Can you find a probability vector $$\vec{p}$$ that will give you an expected profit of zero given a scenario vector for stock $$A$$ of $$\vec{a} = \begin{bmatrix} 1 & 3 & 0& 0.5\end{bmatrix}$$? What about for $$\vec{a} = \begin{bmatrix} 1 & 3 & 1& 0.5\end{bmatrix}$$? What problems do you encounter for the second one, and why?

8.6 Linear transformations

Consider a general $$m \times n$$ matrix $$A$$, with $$m$$ rows and $$n$$ columns. Figure out some way to remember that rows come first, columns second – easy for some to remember, but I’m a person who used to have trouble keeping left and right straight. My solution: Royal Crown Cola reminds me that rows come first, columns second!

Quiz yourself:

• If we multiply the matrix $$A$$ on the left by a row vector with         elements, then we get a row vector with $$n$$ elements.
• If we multiply $$A$$ on the right by a column vector with $$n$$ elements, then we get a column vector with         elements.

In this way, we can think of multiplication by $$A$$ as a function that transforms row vectors $$\vec{x}$$ in $$\mathbb{R}^m$$ to row vectors $$\vec{x}A$$ in $$\mathbb{R}^n$$, or as a function that transforms column vectors $$\vec{y}$$ in $$\mathbb{R}^n$$ to column vectors $$A\vec{y}$$ in $$\mathbb{R}^m$$.

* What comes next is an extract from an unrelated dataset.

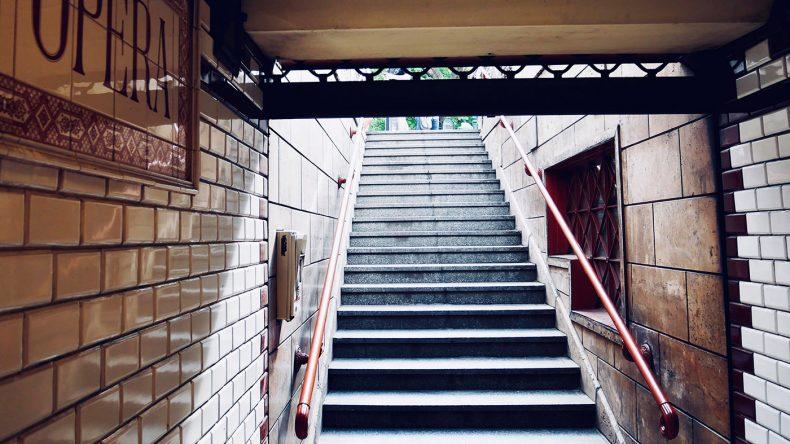 """Die """"M 1"""" - die alte Budapester Metro."""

Example 6.1 Is multiplication by a matrix $$A$$, on either the left or the right, a linear operation? (If necessary, remind yourself what linear means!)

We call these functions linear transformations, because they are nice general ways of transforming yourself from one linear space to another linear space.

Go back to our example of a row vector $$\begin{pmatrix} x & y & z\end{pmatrix}$$ multiplied by a $$3 \times 2$$ matrix

$A = \begin{pmatrix}3 & 2 \\ -1 & 3 \\ 2 & 4\end{pmatrix}.$

We say that $$A$$ represents a linear transformation

$R: \mathbb{R}^3 \rightarrow \mathbb{R}^2,$

and we write the action as

$R(\vec{x} )= \vec{x} A.$

With this notation it’s easy to see that multiplying by a matrix $$A$$ is a linear operation: $$(b\vec{x} + c\vec{y})A = b\vec{x}A + c\vec{y}A$$ for any $$b,c \in \mathbb{R}$$ by properties of matrix multiplication, so $$R(b\vec{x}+c\vec{y}) = bR(\vec{x}) + cR(\vec{y})$$.

Example 6.2 What is the domain of the function $$\vec{x}A$$ with

$A = \begin{pmatrix}3 & 2 \\ -1 & 3 \\ 2 & 4\end{pmatrix}?$

What is the range, or image, of this function? The domain is $$\mathbb{R}^3$$ and range is... Well, in this case it’s all of $$\mathbb{R}^2$$ but that takes some work to prove. We need to develop some more machinery.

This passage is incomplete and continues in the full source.